The camouflage performance against visible light, near-infrared rays, and radar showed exactly the same effect as the section H of sheet A, and the camouflage sheet of the present invention showed excellent far-infrared camouflage performance both during the day and at night.

*1: Indicates the evaluation temperature between daytime and nighttime. The temperature was 17°C during the day and 7°C at night.

Effects> Since the camouflage sheet of the present invention is characterized by a structure in which sheet A and sheet B are laminated, sheet B does not reduce the various camouflage effects of sheet A in any way, and is resistant to far infrared rays. It has an excellent shielding effect, and is also flexible and has appropriate ventilation, so even though it is a composite sheet, it has the same camouflaging effect as conventional visible light, ultraviolet rays, near infrared rays, and/or radar waves. It has excellent camouflage properties against far infrared rays, is not disturbed by wind, etc., and is easy to store, making it extremely useful as a camouflage sheet.
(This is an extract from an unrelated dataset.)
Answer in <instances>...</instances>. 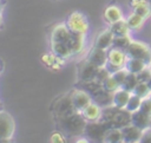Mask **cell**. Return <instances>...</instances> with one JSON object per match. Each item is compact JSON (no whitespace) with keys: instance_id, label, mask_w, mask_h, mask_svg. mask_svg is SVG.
Listing matches in <instances>:
<instances>
[{"instance_id":"obj_1","label":"cell","mask_w":151,"mask_h":143,"mask_svg":"<svg viewBox=\"0 0 151 143\" xmlns=\"http://www.w3.org/2000/svg\"><path fill=\"white\" fill-rule=\"evenodd\" d=\"M58 122H59L60 129L68 136H78L84 134L87 124L86 118L83 116L81 112H78V111L63 119H59Z\"/></svg>"},{"instance_id":"obj_2","label":"cell","mask_w":151,"mask_h":143,"mask_svg":"<svg viewBox=\"0 0 151 143\" xmlns=\"http://www.w3.org/2000/svg\"><path fill=\"white\" fill-rule=\"evenodd\" d=\"M127 58H137L142 59L145 63H151V51L146 44L142 41H132L125 50Z\"/></svg>"},{"instance_id":"obj_3","label":"cell","mask_w":151,"mask_h":143,"mask_svg":"<svg viewBox=\"0 0 151 143\" xmlns=\"http://www.w3.org/2000/svg\"><path fill=\"white\" fill-rule=\"evenodd\" d=\"M66 25L70 28L71 32L73 33H81V34H86L88 31V22L86 17L80 13V12H72L67 20H66Z\"/></svg>"},{"instance_id":"obj_4","label":"cell","mask_w":151,"mask_h":143,"mask_svg":"<svg viewBox=\"0 0 151 143\" xmlns=\"http://www.w3.org/2000/svg\"><path fill=\"white\" fill-rule=\"evenodd\" d=\"M15 131V123L13 117L4 111L0 110V142L2 141H9Z\"/></svg>"},{"instance_id":"obj_5","label":"cell","mask_w":151,"mask_h":143,"mask_svg":"<svg viewBox=\"0 0 151 143\" xmlns=\"http://www.w3.org/2000/svg\"><path fill=\"white\" fill-rule=\"evenodd\" d=\"M126 58H127V56H126L125 51H123L120 48H117V47H113V48H111L107 52V64H106V67L112 73L116 70L125 66L126 60H127Z\"/></svg>"},{"instance_id":"obj_6","label":"cell","mask_w":151,"mask_h":143,"mask_svg":"<svg viewBox=\"0 0 151 143\" xmlns=\"http://www.w3.org/2000/svg\"><path fill=\"white\" fill-rule=\"evenodd\" d=\"M111 129L109 128L104 122L101 121H94V122H87L84 135L87 138H91L92 141H104L106 131Z\"/></svg>"},{"instance_id":"obj_7","label":"cell","mask_w":151,"mask_h":143,"mask_svg":"<svg viewBox=\"0 0 151 143\" xmlns=\"http://www.w3.org/2000/svg\"><path fill=\"white\" fill-rule=\"evenodd\" d=\"M77 112V110L74 109L73 104H72V100H71V96L67 95V96H64L61 97L60 99H58L55 102V106H54V113H55V118L59 119H63L72 113Z\"/></svg>"},{"instance_id":"obj_8","label":"cell","mask_w":151,"mask_h":143,"mask_svg":"<svg viewBox=\"0 0 151 143\" xmlns=\"http://www.w3.org/2000/svg\"><path fill=\"white\" fill-rule=\"evenodd\" d=\"M70 96L72 104L78 112H81L88 104L92 103V96L84 89H76L70 93Z\"/></svg>"},{"instance_id":"obj_9","label":"cell","mask_w":151,"mask_h":143,"mask_svg":"<svg viewBox=\"0 0 151 143\" xmlns=\"http://www.w3.org/2000/svg\"><path fill=\"white\" fill-rule=\"evenodd\" d=\"M72 35V32L65 24H58L53 27L51 32V43L52 41H59V43H68L70 38Z\"/></svg>"},{"instance_id":"obj_10","label":"cell","mask_w":151,"mask_h":143,"mask_svg":"<svg viewBox=\"0 0 151 143\" xmlns=\"http://www.w3.org/2000/svg\"><path fill=\"white\" fill-rule=\"evenodd\" d=\"M86 60L90 61L91 64L96 65L97 67H105L107 64V52H106V50L94 46L91 50V52L88 53Z\"/></svg>"},{"instance_id":"obj_11","label":"cell","mask_w":151,"mask_h":143,"mask_svg":"<svg viewBox=\"0 0 151 143\" xmlns=\"http://www.w3.org/2000/svg\"><path fill=\"white\" fill-rule=\"evenodd\" d=\"M98 69L96 65L91 64L90 61H85L84 64H81V66L79 67V72H78V78L79 82H90V80H94Z\"/></svg>"},{"instance_id":"obj_12","label":"cell","mask_w":151,"mask_h":143,"mask_svg":"<svg viewBox=\"0 0 151 143\" xmlns=\"http://www.w3.org/2000/svg\"><path fill=\"white\" fill-rule=\"evenodd\" d=\"M131 123L136 126H138L139 129L142 130H145L149 128L150 123H151V116L143 112L140 109L134 111V112H131Z\"/></svg>"},{"instance_id":"obj_13","label":"cell","mask_w":151,"mask_h":143,"mask_svg":"<svg viewBox=\"0 0 151 143\" xmlns=\"http://www.w3.org/2000/svg\"><path fill=\"white\" fill-rule=\"evenodd\" d=\"M122 131H123L124 142H137V141H140L143 136V130L133 124L123 126Z\"/></svg>"},{"instance_id":"obj_14","label":"cell","mask_w":151,"mask_h":143,"mask_svg":"<svg viewBox=\"0 0 151 143\" xmlns=\"http://www.w3.org/2000/svg\"><path fill=\"white\" fill-rule=\"evenodd\" d=\"M131 91H127L123 87H119L113 92V98H112V104L119 109H125L130 97H131Z\"/></svg>"},{"instance_id":"obj_15","label":"cell","mask_w":151,"mask_h":143,"mask_svg":"<svg viewBox=\"0 0 151 143\" xmlns=\"http://www.w3.org/2000/svg\"><path fill=\"white\" fill-rule=\"evenodd\" d=\"M113 38H114V34L112 33V31L110 28L105 30V31H103L98 34V37L96 39V43H94V46L99 47V48H103V50H107L109 47L112 46Z\"/></svg>"},{"instance_id":"obj_16","label":"cell","mask_w":151,"mask_h":143,"mask_svg":"<svg viewBox=\"0 0 151 143\" xmlns=\"http://www.w3.org/2000/svg\"><path fill=\"white\" fill-rule=\"evenodd\" d=\"M51 51L53 54H55L58 58L61 59H68L71 56H73L71 48L66 43H59V41H52L51 43Z\"/></svg>"},{"instance_id":"obj_17","label":"cell","mask_w":151,"mask_h":143,"mask_svg":"<svg viewBox=\"0 0 151 143\" xmlns=\"http://www.w3.org/2000/svg\"><path fill=\"white\" fill-rule=\"evenodd\" d=\"M103 110L100 109V105L97 103H91L88 104L83 111V116L86 118L87 122H94V121H99L100 116H101Z\"/></svg>"},{"instance_id":"obj_18","label":"cell","mask_w":151,"mask_h":143,"mask_svg":"<svg viewBox=\"0 0 151 143\" xmlns=\"http://www.w3.org/2000/svg\"><path fill=\"white\" fill-rule=\"evenodd\" d=\"M131 6L133 12L143 18H149L151 15V5L147 0H131Z\"/></svg>"},{"instance_id":"obj_19","label":"cell","mask_w":151,"mask_h":143,"mask_svg":"<svg viewBox=\"0 0 151 143\" xmlns=\"http://www.w3.org/2000/svg\"><path fill=\"white\" fill-rule=\"evenodd\" d=\"M84 44H85V34H81V33H73L72 32V35L67 43L68 47L71 48L72 53L73 54H77L79 52L83 51L84 48Z\"/></svg>"},{"instance_id":"obj_20","label":"cell","mask_w":151,"mask_h":143,"mask_svg":"<svg viewBox=\"0 0 151 143\" xmlns=\"http://www.w3.org/2000/svg\"><path fill=\"white\" fill-rule=\"evenodd\" d=\"M104 18L107 22L110 24H113V22H117L119 20L123 19V14H122V11L118 6L116 5H111L109 7H106L105 12H104Z\"/></svg>"},{"instance_id":"obj_21","label":"cell","mask_w":151,"mask_h":143,"mask_svg":"<svg viewBox=\"0 0 151 143\" xmlns=\"http://www.w3.org/2000/svg\"><path fill=\"white\" fill-rule=\"evenodd\" d=\"M104 142H110V143L124 142L122 128H111V129H109L106 131V134H105Z\"/></svg>"},{"instance_id":"obj_22","label":"cell","mask_w":151,"mask_h":143,"mask_svg":"<svg viewBox=\"0 0 151 143\" xmlns=\"http://www.w3.org/2000/svg\"><path fill=\"white\" fill-rule=\"evenodd\" d=\"M125 67L127 69L129 72H132V73H139L143 69L146 67V63L142 59H137V58H129L126 60V64H125Z\"/></svg>"},{"instance_id":"obj_23","label":"cell","mask_w":151,"mask_h":143,"mask_svg":"<svg viewBox=\"0 0 151 143\" xmlns=\"http://www.w3.org/2000/svg\"><path fill=\"white\" fill-rule=\"evenodd\" d=\"M110 30L112 31V33L114 35H126L129 34V31H130V27L127 25V21L126 20H119L117 22H113L111 24V27Z\"/></svg>"},{"instance_id":"obj_24","label":"cell","mask_w":151,"mask_h":143,"mask_svg":"<svg viewBox=\"0 0 151 143\" xmlns=\"http://www.w3.org/2000/svg\"><path fill=\"white\" fill-rule=\"evenodd\" d=\"M142 102H143V98L137 96L136 93H132L126 106H125V110H127L129 112H134L137 110L140 109V105H142Z\"/></svg>"},{"instance_id":"obj_25","label":"cell","mask_w":151,"mask_h":143,"mask_svg":"<svg viewBox=\"0 0 151 143\" xmlns=\"http://www.w3.org/2000/svg\"><path fill=\"white\" fill-rule=\"evenodd\" d=\"M138 83H139V80H138L137 73L129 72V74H127V77H126L125 82L123 83V85H122L120 87H123V89H125V90H127V91L133 92V90H134V87L137 86Z\"/></svg>"},{"instance_id":"obj_26","label":"cell","mask_w":151,"mask_h":143,"mask_svg":"<svg viewBox=\"0 0 151 143\" xmlns=\"http://www.w3.org/2000/svg\"><path fill=\"white\" fill-rule=\"evenodd\" d=\"M144 19L145 18H143L142 15H139V14L133 12L131 15H129L126 21H127V25H129L130 30H138V28L142 27V25L144 22Z\"/></svg>"},{"instance_id":"obj_27","label":"cell","mask_w":151,"mask_h":143,"mask_svg":"<svg viewBox=\"0 0 151 143\" xmlns=\"http://www.w3.org/2000/svg\"><path fill=\"white\" fill-rule=\"evenodd\" d=\"M130 43H131V39H130L129 34H126V35H114L112 45H113V47H117V48H120V50L125 51L127 48V46L130 45Z\"/></svg>"},{"instance_id":"obj_28","label":"cell","mask_w":151,"mask_h":143,"mask_svg":"<svg viewBox=\"0 0 151 143\" xmlns=\"http://www.w3.org/2000/svg\"><path fill=\"white\" fill-rule=\"evenodd\" d=\"M133 93H136L137 96H139V97H142V98L144 99V98H147V97L151 95V89H150V86L147 85V83H145V82H139V83L137 84V86L134 87Z\"/></svg>"},{"instance_id":"obj_29","label":"cell","mask_w":151,"mask_h":143,"mask_svg":"<svg viewBox=\"0 0 151 143\" xmlns=\"http://www.w3.org/2000/svg\"><path fill=\"white\" fill-rule=\"evenodd\" d=\"M103 87L106 90V91H109V92H114L116 90H118L119 87H120V85L118 84V82L114 79V77L112 76V73L103 82Z\"/></svg>"},{"instance_id":"obj_30","label":"cell","mask_w":151,"mask_h":143,"mask_svg":"<svg viewBox=\"0 0 151 143\" xmlns=\"http://www.w3.org/2000/svg\"><path fill=\"white\" fill-rule=\"evenodd\" d=\"M127 74H129V71H127V69H126V67H120V69L116 70L114 72H112V76L114 77V79L118 82V84H119L120 86H122V85H123V83L125 82V79H126Z\"/></svg>"},{"instance_id":"obj_31","label":"cell","mask_w":151,"mask_h":143,"mask_svg":"<svg viewBox=\"0 0 151 143\" xmlns=\"http://www.w3.org/2000/svg\"><path fill=\"white\" fill-rule=\"evenodd\" d=\"M137 77H138V80H139V82H145V83H147V80H149L150 77H151V67H145V69H143L139 73H137Z\"/></svg>"},{"instance_id":"obj_32","label":"cell","mask_w":151,"mask_h":143,"mask_svg":"<svg viewBox=\"0 0 151 143\" xmlns=\"http://www.w3.org/2000/svg\"><path fill=\"white\" fill-rule=\"evenodd\" d=\"M140 110L147 115L151 116V98L147 99V98H144L143 102H142V105H140Z\"/></svg>"},{"instance_id":"obj_33","label":"cell","mask_w":151,"mask_h":143,"mask_svg":"<svg viewBox=\"0 0 151 143\" xmlns=\"http://www.w3.org/2000/svg\"><path fill=\"white\" fill-rule=\"evenodd\" d=\"M50 142H52V143H64L65 142V139H64V136L61 135V134H59V132H54V134H52L51 135V137H50Z\"/></svg>"},{"instance_id":"obj_34","label":"cell","mask_w":151,"mask_h":143,"mask_svg":"<svg viewBox=\"0 0 151 143\" xmlns=\"http://www.w3.org/2000/svg\"><path fill=\"white\" fill-rule=\"evenodd\" d=\"M142 138H143V139H140L142 142H151V130H147L146 129V132L143 134Z\"/></svg>"},{"instance_id":"obj_35","label":"cell","mask_w":151,"mask_h":143,"mask_svg":"<svg viewBox=\"0 0 151 143\" xmlns=\"http://www.w3.org/2000/svg\"><path fill=\"white\" fill-rule=\"evenodd\" d=\"M147 85L150 86V89H151V77H150V79L147 80Z\"/></svg>"},{"instance_id":"obj_36","label":"cell","mask_w":151,"mask_h":143,"mask_svg":"<svg viewBox=\"0 0 151 143\" xmlns=\"http://www.w3.org/2000/svg\"><path fill=\"white\" fill-rule=\"evenodd\" d=\"M1 24H2V14L0 12V26H1Z\"/></svg>"},{"instance_id":"obj_37","label":"cell","mask_w":151,"mask_h":143,"mask_svg":"<svg viewBox=\"0 0 151 143\" xmlns=\"http://www.w3.org/2000/svg\"><path fill=\"white\" fill-rule=\"evenodd\" d=\"M1 9H2V6H1V2H0V12H1Z\"/></svg>"},{"instance_id":"obj_38","label":"cell","mask_w":151,"mask_h":143,"mask_svg":"<svg viewBox=\"0 0 151 143\" xmlns=\"http://www.w3.org/2000/svg\"><path fill=\"white\" fill-rule=\"evenodd\" d=\"M147 1H149V2H150V5H151V0H147Z\"/></svg>"},{"instance_id":"obj_39","label":"cell","mask_w":151,"mask_h":143,"mask_svg":"<svg viewBox=\"0 0 151 143\" xmlns=\"http://www.w3.org/2000/svg\"><path fill=\"white\" fill-rule=\"evenodd\" d=\"M150 98H151V95H150Z\"/></svg>"},{"instance_id":"obj_40","label":"cell","mask_w":151,"mask_h":143,"mask_svg":"<svg viewBox=\"0 0 151 143\" xmlns=\"http://www.w3.org/2000/svg\"><path fill=\"white\" fill-rule=\"evenodd\" d=\"M0 71H1V69H0Z\"/></svg>"},{"instance_id":"obj_41","label":"cell","mask_w":151,"mask_h":143,"mask_svg":"<svg viewBox=\"0 0 151 143\" xmlns=\"http://www.w3.org/2000/svg\"><path fill=\"white\" fill-rule=\"evenodd\" d=\"M150 67H151V65H150Z\"/></svg>"}]
</instances>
[Brief explanation of drawings]

FIG. 1 is a plan view showing one embodiment of the sheet B constituting the present invention,'! J, Figure 2 is a schematic cross-sectional view of the A-A section,
In the figure, numeral 1 indicates a plastic tape. FIG. 3 shows a schematic cross-sectional view of a camouflage sheet in which sheet A and sheet B of the present invention are laminated. In the figure, 1 indicates sheet A12 and sheet B, and 3 indicates a laminated portion. FIG. 4 shows an example of a method for measuring far-infrared absorption rate, in which 1 shows an aluminum hot plate, 2 shows a sample for measuring absorption rate, 3 shows a far-infrared camera, and 4 shows the distance between the camera and the sample.

Claims (1)

[Claims] A sheet A having a camouflaging effect against at least one type of light or wave selected from the group consisting of visible light, near infrared rays, ultraviolet rays and radar waves, and a sheet made of a woven synthetic resin tape, and the tape is twisted. A composite camouflage sheet in which sheet B having an irregular surface structure is integrated.